> [Brief A]
Condense the paragraph of the recursive residual network passage that begins "A convolution layer and a Relu layer" into a bulleted list, keeping its main facts.
> [Brief B]
Write the next few sentences of the passage on the recursive residual network, picking up after its last sentence.

> [Document passage]
In response to the above issues, in this paper, the improved recursive structure is introduced into the residual block to reduce the network scale and make the model more compact. At the same time, the weights are shared among the residual blocks, reducing the number of model parameters. The residual block function is defined as:

$$ {H}^{\mu }=R\left({H}^{\mu -1}\right)=F\left({H}^{\mu -1},W\right)+{H}^0 $$

(9)

*H*^{μ} is the *μ*th output of the first residual block, *R* represents the residual block function, *F*(*H*^{μ − 1}, *W*) is the residual mapping to be learned, *W* is the set of weights, and *H*^{0} is the feature image output through the first convolution layer.

A convolution layer and a Relu layer are introduced at the beginning of the recursive block and then superimpose multiple residual blocks, which forms a recursive structure. Among them, *H*^{0} refers to the identity mapping of each residual block, and *B* represents the number of residual blocks contained in the recursive structure. The algorithmic recursive structure is shown in Fig. 3.

The result of the *μ*th residual block can be obtained by the residual block function *R* recursively.

> [Record list]

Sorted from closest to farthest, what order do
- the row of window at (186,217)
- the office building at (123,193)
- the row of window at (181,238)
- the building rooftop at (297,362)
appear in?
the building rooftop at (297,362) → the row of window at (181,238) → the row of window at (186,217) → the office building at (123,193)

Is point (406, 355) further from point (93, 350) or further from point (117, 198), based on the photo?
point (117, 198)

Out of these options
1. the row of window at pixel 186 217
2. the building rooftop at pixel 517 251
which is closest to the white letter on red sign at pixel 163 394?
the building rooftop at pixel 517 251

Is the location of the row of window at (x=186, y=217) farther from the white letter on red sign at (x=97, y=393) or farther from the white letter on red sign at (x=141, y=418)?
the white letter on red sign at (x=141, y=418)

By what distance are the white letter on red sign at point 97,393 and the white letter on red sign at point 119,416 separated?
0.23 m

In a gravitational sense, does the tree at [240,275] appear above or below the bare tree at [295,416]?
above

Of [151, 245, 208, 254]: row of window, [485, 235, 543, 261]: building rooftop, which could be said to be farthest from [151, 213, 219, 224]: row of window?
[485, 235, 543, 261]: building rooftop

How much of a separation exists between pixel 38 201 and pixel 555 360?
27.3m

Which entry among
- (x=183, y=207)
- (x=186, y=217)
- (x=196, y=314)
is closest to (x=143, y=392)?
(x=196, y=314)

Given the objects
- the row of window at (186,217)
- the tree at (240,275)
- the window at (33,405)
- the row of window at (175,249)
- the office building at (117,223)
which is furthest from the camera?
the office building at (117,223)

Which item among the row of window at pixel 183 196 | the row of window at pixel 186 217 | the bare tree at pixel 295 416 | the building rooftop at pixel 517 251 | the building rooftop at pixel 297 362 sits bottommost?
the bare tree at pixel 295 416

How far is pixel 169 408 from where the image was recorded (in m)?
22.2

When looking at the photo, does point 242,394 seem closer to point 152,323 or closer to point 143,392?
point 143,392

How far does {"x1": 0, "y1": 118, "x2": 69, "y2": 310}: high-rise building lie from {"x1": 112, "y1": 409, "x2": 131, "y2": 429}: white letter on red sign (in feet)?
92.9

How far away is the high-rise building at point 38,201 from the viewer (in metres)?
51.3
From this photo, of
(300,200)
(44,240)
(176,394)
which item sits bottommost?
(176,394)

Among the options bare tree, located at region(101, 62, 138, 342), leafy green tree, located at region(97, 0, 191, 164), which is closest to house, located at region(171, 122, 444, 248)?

> [Expected output A]
- A convolution layer and a Relu layer are placed at the start of the recursive block.
- Multiple residual blocks are then stacked after them, forming a recursive structure.
- H^0 is the identity mapping of each residual block.
- B is the number of residual blocks in the recursive structure.
- Fig. 3 shows the recursive structure.

> [Expected output B]
#### Network structure optimization

The algorithm introduces local residual learning to reduce the difficulty of training the deep network. First, the high-frequency features of the LR input image are extracted through the convolution layer, and then after each two-layer convolution layer, the feature image extracted by the first convolution layer is added. That is, the inputs of all identity branches in the residual block remain the same. In this way, more image information can be transmitted to the deeper layer of the network, and its identity branch also helps the back propagation of gradients during training, avoiding the overfitting phenomenon [36]. The improved residual block structure consists of two convolutional layers and two Relu layers. The residual block structure is shown in Fig. 4.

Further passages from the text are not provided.